### GOAL
Reproduce everything in the records below from the line containing "In the photograph, is" down to the line containing "23 centimetres", including both of those lines. Copy only that stretch, word for word.

* begin DATASET ENTRIES *

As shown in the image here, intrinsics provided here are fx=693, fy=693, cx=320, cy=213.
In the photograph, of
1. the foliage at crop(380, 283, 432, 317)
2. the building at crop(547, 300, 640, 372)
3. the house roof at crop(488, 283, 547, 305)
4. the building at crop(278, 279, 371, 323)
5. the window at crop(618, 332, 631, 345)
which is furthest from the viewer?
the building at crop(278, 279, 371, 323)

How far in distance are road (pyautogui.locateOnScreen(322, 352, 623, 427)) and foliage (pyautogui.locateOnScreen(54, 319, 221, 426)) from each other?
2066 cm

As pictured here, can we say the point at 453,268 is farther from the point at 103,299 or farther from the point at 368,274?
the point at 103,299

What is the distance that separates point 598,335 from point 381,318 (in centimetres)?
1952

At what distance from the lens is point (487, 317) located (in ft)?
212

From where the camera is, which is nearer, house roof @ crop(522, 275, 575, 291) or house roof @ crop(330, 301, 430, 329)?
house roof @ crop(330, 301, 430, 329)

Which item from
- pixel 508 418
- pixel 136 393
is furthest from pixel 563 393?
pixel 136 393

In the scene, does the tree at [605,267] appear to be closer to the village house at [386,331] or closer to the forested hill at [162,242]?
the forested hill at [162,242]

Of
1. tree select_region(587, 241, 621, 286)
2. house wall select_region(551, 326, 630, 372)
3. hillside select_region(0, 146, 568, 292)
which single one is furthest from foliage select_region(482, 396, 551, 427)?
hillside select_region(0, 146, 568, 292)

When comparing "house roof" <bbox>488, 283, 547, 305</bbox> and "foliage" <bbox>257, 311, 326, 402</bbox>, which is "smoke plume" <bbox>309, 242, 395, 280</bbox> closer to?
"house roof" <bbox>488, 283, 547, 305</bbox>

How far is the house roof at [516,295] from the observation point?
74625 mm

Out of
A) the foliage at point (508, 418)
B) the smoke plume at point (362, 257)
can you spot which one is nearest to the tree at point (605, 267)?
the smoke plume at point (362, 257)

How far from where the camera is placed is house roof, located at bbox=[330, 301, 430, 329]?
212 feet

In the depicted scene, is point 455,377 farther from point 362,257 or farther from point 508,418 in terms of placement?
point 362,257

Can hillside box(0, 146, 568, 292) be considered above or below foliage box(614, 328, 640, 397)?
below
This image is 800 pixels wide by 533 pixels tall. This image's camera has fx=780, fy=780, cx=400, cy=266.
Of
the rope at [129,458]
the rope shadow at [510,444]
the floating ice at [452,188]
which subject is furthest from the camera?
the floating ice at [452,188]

* end DATASET ENTRIES *
* begin DATASET ENTRIES *

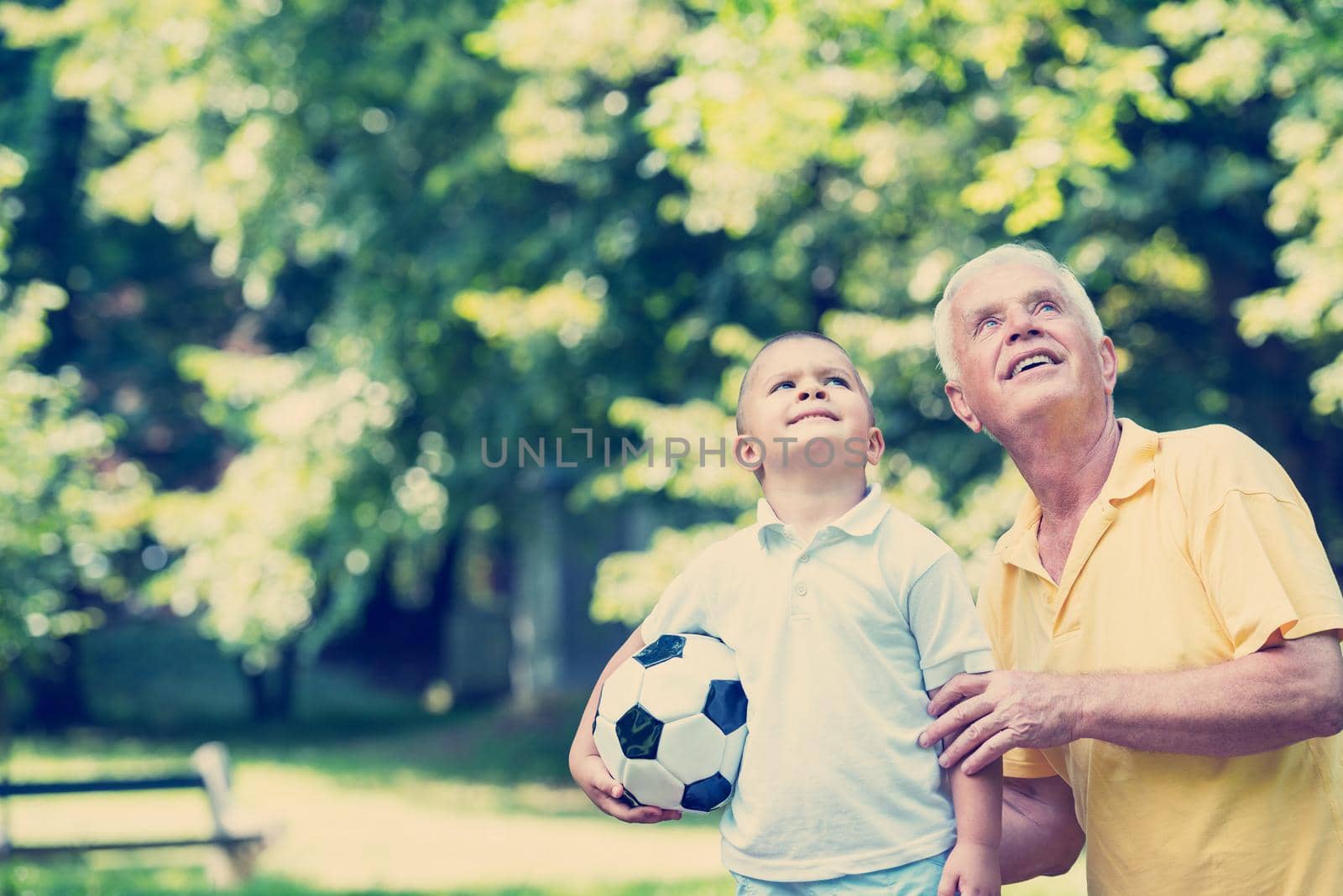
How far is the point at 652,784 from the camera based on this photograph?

* end DATASET ENTRIES *
* begin DATASET ENTRIES *

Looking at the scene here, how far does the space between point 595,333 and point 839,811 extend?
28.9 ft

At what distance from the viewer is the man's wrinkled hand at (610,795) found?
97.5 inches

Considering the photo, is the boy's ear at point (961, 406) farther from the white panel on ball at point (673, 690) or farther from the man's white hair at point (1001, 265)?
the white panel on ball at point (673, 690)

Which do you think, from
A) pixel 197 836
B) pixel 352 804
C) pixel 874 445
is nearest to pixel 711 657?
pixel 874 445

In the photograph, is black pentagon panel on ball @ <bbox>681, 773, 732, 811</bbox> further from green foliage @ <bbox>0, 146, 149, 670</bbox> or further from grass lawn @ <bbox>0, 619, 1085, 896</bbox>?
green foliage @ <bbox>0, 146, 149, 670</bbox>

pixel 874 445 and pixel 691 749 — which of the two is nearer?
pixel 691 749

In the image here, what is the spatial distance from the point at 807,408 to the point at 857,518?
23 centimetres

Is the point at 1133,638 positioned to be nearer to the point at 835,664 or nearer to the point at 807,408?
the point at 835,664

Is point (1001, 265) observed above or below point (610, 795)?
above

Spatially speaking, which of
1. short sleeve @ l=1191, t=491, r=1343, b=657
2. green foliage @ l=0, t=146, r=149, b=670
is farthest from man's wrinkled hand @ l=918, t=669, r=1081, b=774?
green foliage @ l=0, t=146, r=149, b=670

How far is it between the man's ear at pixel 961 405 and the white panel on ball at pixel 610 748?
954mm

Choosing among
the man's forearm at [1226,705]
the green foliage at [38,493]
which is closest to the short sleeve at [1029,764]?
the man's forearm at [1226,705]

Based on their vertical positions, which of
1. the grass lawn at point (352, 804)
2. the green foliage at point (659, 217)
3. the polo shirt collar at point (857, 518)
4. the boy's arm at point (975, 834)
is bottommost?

* end DATASET ENTRIES *

### CORRECT OUTPUT
In the photograph, is black pentagon panel on ball @ <bbox>681, 773, 732, 811</bbox> further from green foliage @ <bbox>0, 146, 149, 670</bbox> or further from grass lawn @ <bbox>0, 619, 1085, 896</bbox>?
green foliage @ <bbox>0, 146, 149, 670</bbox>

pixel 874 445 and pixel 691 749 — which of the two is nearer?
pixel 691 749

In the image here, what is the spatial distance from the point at 807,408 to the point at 857,518?
23 centimetres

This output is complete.